Supplied material ::
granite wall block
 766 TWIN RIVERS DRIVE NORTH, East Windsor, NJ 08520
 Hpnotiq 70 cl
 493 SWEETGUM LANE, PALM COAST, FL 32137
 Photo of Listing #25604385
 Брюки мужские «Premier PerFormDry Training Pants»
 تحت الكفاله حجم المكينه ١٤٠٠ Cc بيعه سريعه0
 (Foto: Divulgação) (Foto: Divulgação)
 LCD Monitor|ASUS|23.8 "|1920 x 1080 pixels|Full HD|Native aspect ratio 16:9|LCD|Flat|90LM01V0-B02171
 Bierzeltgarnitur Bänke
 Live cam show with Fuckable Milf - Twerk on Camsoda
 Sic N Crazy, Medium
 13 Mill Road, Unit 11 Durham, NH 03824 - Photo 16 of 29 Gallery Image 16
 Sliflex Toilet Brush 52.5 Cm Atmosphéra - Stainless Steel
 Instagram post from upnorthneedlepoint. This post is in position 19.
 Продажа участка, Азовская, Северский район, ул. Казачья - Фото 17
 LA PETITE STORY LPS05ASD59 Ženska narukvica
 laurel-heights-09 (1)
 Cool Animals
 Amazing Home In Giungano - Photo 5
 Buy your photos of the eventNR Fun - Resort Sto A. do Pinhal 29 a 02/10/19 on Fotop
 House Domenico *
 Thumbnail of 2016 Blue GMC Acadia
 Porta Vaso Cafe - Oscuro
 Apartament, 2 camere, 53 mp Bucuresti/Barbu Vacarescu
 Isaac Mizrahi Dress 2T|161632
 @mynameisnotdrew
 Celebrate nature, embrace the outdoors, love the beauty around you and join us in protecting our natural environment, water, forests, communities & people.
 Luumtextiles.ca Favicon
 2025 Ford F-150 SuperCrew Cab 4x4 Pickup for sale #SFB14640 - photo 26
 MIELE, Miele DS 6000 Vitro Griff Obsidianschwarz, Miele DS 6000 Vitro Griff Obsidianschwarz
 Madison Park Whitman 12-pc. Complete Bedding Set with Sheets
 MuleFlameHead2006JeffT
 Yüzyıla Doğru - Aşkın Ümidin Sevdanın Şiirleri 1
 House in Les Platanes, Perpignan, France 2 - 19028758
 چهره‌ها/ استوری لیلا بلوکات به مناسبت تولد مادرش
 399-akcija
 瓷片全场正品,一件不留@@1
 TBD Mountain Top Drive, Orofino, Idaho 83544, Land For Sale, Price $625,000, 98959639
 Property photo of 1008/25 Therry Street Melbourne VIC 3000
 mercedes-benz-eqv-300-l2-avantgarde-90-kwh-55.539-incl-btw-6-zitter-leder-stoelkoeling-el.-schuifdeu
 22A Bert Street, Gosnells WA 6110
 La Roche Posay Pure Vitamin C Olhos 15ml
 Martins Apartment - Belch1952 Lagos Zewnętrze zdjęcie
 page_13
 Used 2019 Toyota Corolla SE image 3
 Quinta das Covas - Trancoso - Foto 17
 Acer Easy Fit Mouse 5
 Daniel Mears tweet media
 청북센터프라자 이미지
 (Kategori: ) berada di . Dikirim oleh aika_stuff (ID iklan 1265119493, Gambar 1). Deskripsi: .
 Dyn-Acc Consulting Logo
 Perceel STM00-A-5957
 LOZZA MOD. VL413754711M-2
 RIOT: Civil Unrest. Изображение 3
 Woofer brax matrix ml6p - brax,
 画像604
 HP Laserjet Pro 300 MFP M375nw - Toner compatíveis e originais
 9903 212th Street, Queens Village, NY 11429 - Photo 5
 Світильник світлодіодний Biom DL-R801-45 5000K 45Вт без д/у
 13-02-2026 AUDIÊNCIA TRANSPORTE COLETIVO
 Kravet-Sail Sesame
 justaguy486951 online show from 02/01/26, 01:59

How to complete this task ::
Copy the listing from its first line down through the line containing "(Foto: Divulgação) (Foto: Divulgação)", replacing "granite" with "marble" and leaving everything else unchanged.

Expected answer ::
marble wall block
 766 TWIN RIVERS DRIVE NORTH, East Windsor, NJ 08520
 Hpnotiq 70 cl
 493 SWEETGUM LANE, PALM COAST, FL 32137
 Photo of Listing #25604385
 Брюки мужские «Premier PerFormDry Training Pants»
 تحت الكفاله حجم المكينه ١٤٠٠ Cc بيعه سريعه0
 (Foto: Divulgação) (Foto: Divulgação)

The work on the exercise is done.